Those panels just sit in grooves. The tenons are sized to fit the grooves as well. Panels just sit in the grooves, no glue allowed. There is a product called Space Balls. Just small foam rubber balls that sit in the grooves, and lock the panel in place. They will allow the panels to shrink and swell, though. On the doors I made a long time ago, one small brad into the center of the panel, top and bottom, locked the panel in place. Panel was still free to expand and contract. Just didn't rattle.

Grooves? Use the two outside cutters of a dado set. Set to the middle of the board's edge. Set the depth about 1/2" or so deep. Size the rest to that groove.

Raised panels, or flat ones???


----------



## SCOTSMAN (Aug 1, 2008)

Have fun safely.I would say why not try the pocket jig type holes. I bought or had bought for me a pocket jig for Christmas although I have yet to try it,from what I hear however it is a great way to build cabinetry. Alistair


----------



## bondogaposis (Dec 18, 2011)

With plywood panels you can use stub tenons and glue up the whole thing, panel and all, for a very sturdy door.


----------



## joeyinsouthaustin (Sep 22, 2012)

We use MDF panels in bathrooms all the time. Once properly painted they will be just fine. Groove and tenon is the way to go. I use 3/8" MDF for flat panels, and rabbet them down to fit the 1/4 groove. Hope that is helpful


----------



## TheWoodenOyster (Feb 6, 2013)

Thanks for the tips guys. I was thinking about stub tenons, which I assume is similar to tongue and groove? I suppose once you glue it all up, it would be more than solid.

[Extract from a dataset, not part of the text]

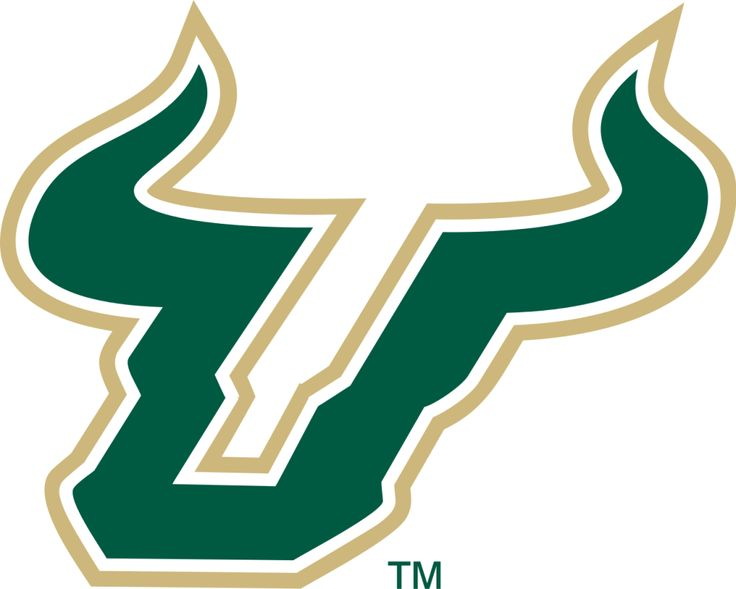 University of South Florida hoping to build on campus football stadium = Since 1997, South Florida has played at Raymond-James Stadium, but now, with other conference teams building their own on-campus facilities, USF's Athletic Director Mark Harlan is looking to join the movement. Harlan, in a.....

Joey, glad to hear mdf is ok once it is painted. I was thinking that might be the case, but just wanted to hear it from someone else.


----------



## Loren (May 30, 2008)

1. you can plug pocket screw holes. I assume the work
will be painted. Dowels are fine too. Saddle joints are
strong and easy to cut on the table saw with a jig that
holds the work on end. They look cool too but if the work
is painted that doesn't matter.

2. don't worry about it. If the doors are inset, make
them slightly undersized or the same size as the opening 
and carefully trim and shape with hand planes to fit the 
openings with a consistent reveal all around. I like 3/32".
Pay attention to the shadow line most of all. Even if
the door isn't perfectly fitted the shadow line can be
manipulated to make it appear to be when closed.

3. Use exactly the right amount of glue. 

Some folks are waxing faces so glue doesn't go in the pores
and removing the wax with mineral spirits after. I tried this
when gluing a guitar fingerboard recently and it worked
acceptably. For cabinet work I don't know if it's more
hassle than it's worth.

4. For paint grade work or veneer, it's great stuff generally. 
I glue MDF panels in generally and I like to think the
flatness of the MDF helps the frame stay a little flatter too.


----------



## TheWoodenOyster (Feb 6, 2013)

Thanks Loren. As usual, lots of useful info from you


----------



## pintodeluxe (Sep 12, 2010)

Stub tenon and groove construction is great for cabinet doors and frames. Make deeper mortises where strength is a concern. Frame and panel construction essentially solves wood movement issues. If it were a solid wood panel, you would make the panel slightly undersized, but mdf or plywood no problem.


----------



## wormil (Nov 19, 2011)

Stub tenons would be a good choice, mitered half laps would be another, or splined miters if the doors are smallish.


----------



## runswithscissors (Nov 8, 2012)

One point not mentioned is that all your joints must be based on every piece-ends and edges-being absolutely square. I mean rail to stile joints. If not, you will get a twisted or warped door that cannot be made flat. Don't count on powerful clamping to mitigate non-square material.


----------



## oldnovice (Mar 7, 2009)

Instead of MDF you can use double sided *MDO*!
This is the material the the California highway department uses for the large freeway signs.

The benefits of MDO:

takes paint beautifully
no grain to fill before painting
virtually no voids
stands up to water better than MDF
lighter than the same thickness of MDF
it doesn't create as much dust when cutting

I use it for many of my painted projects!


----------



## wormil (Nov 19, 2011)

Good call on the MDO.


----------



## shawnmasterson (Jan 24, 2013)

Something I haven't seen stated yet. I make my panels from 1/2" material with a rabbit. I do this so I have a nice area to screw the front to the drawer box. You can screw right into the panel.


----------